Institute Description

Dear Colleagues,

The early modern period has been typically portrayed through the activities of Europeans. In this historical narrative, European nations inaugurated an unstoppable process of global domination beginning with the voyages of discovery in the 1400s.  From then on, European armies, merchants and missionaries fanned across the globe, and established themselves through colonization, commerce, and conversion.  This process culminated in the eventual triumph of the nation-state and industrial capitalism as the best forms of political organization and economic production.  Recently, however, scholars have identified serious deficiencies in this longstanding narrative.  First of all, it blurs important distinctions between the early modern and modern periods; second, it relies on simplistic cultural stereotypes and portrays non-Europeans largely as passive bystanders; finally, it overlooks several processes, such as exchange and interaction on a global scale, that allow for a more nuanced interpretation of the early modern period.

Thus, while Eurocentric narratives of “The Age of Discovery” may paint it as such, the early modern period was not solely the age of European expansion throughout the world. To be sure, Spanish, Portuguese, Dutch, English, French, German, Swedish, and Danish officers sailed the seas and carved out distant maritime outposts and colonies from the 1400s to the 1700s. But these European actors were not the only empire builders since a number of Middle Eastern and Asian states established control over large territories simultaneously. The Ottomans (1300-1922) extended their rule into Central Europe and the Balkans, parts of northern Africa, and most of the Middle East; the Safavids (1501-1722) controlled the territories of today’s Iran; and the Mughals (1526-1857) occupied most of the Indian subcontinent. Through their use of gunpowder weapons, their development of relatively efficient bureaucracies, and their interest in international trade, these empires successfully competed with the European political and commercial interests. The Ming (1368-1644) and Qing (1644-1911) dynasties built a vigorous economy in East Asia, and expanded into Central Asia, Mongolia, Turkestan, and Tibet. Muscovy, once a tributary of the Mongols, increased its land at the expense of the Polish-Lithuanian Commonwealth to the west, and established control over large swaths of Siberia, eventually reaching the Pacific Ocean by the mid-seventeenth century.

The near-simultaneous rise of empires throughout Eurasia led to intense imperial rivalries, which manifested themselves in the form of warfare as well as cultural and economic competition. Even though Africans, Asians, and Europeans had engaged one another intermittently since ancient times, the early modern empires connected different communities within a global environment, and in a more comprehensive fashion.
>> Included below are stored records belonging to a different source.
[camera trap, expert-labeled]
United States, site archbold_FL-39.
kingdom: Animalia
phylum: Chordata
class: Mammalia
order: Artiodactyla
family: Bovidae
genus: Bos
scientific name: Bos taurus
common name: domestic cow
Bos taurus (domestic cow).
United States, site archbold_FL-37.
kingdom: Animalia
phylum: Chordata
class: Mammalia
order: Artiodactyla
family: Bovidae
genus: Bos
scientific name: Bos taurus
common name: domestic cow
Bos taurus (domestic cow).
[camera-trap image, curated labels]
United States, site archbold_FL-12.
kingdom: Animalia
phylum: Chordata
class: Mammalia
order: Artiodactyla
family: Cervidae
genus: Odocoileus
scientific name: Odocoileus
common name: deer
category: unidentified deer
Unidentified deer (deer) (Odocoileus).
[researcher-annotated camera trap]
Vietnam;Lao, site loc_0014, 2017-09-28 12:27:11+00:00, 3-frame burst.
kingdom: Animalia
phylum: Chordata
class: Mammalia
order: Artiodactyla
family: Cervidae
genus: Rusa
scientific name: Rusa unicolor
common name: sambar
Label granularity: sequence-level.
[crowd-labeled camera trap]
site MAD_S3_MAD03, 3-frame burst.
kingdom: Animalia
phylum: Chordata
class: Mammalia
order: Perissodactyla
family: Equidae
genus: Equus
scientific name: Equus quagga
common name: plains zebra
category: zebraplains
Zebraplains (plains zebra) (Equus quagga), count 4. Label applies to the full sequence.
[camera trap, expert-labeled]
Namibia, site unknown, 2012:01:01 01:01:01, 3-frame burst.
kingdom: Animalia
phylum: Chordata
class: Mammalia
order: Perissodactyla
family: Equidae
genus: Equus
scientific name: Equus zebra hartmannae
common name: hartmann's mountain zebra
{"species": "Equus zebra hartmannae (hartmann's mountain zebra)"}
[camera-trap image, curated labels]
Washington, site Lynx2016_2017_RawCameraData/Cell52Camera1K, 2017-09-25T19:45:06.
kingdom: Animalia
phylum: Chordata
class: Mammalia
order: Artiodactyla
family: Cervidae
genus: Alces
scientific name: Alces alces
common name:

In this period of intense cultural, political, military, and economic contact, a single region or actor was not able to prevail over the others. Rather, a host of individuals, companies, tribes, states, and empires clashed, competed, and also cooperated. Travel became a much more frequent activity, and it increasingly involved individuals from different social and cultural backgrounds. These travelers (merchants, soldiers, pilgrims, missionaries, adventurers, members of persecuted groups) carried their wares, food, books, and germs across the globe. Eventually, these travels led to the circulation of practices, ideas, and beliefs on a wide scale that ranged from political sovereignty to apocalypticism. Early modern interaction was distinctive, standing out from later, modern patterns that emerged in the 1800s with the advent of industrialization. The Industrial Revolution equipped western nations with the technical capacities that enabled a handful of European countries (and later Japan and the United States) to dominate world affairs. The early modern period, on the other hand, allowed for the existence of several cultural and economic centers, across which travel and exchange was possible.

Over the past few decades, scholars from a variety of disciplines, fields, and geographical areas helped redefine our understanding of early modernity. They established interdisciplinary approaches, and emphasized the agency of individuals and communities rather than merely focusing on states and empires. The three-week NEH Summer Institute at Indiana University, “Beyond East and West: Exchanges and Interactions across the Early Modern World (1400-1800),” will offer college and university teachers the opportunity to absorb these new approaches.  We are now increasingly aware of living in a global environment through the circulation of global cultural artifacts (ethnic food, modern art, music, literature, movies) as well as our exposure to global problems (the deterioration of nature, refugee crises, global market volatility).  In order to better understand the implications of these developments, it is crucial to rethink their origins in the so-called early modern period.

This Institute will be built around the interdisciplinary and collaborative nature of recent early modern scholarship.  We welcome participants from different fields, at different stages in their careers, and from different types of academic institutions.  Participants will possess distinct interests, and offer their own insights, all of which will enrich our collective Institute experience.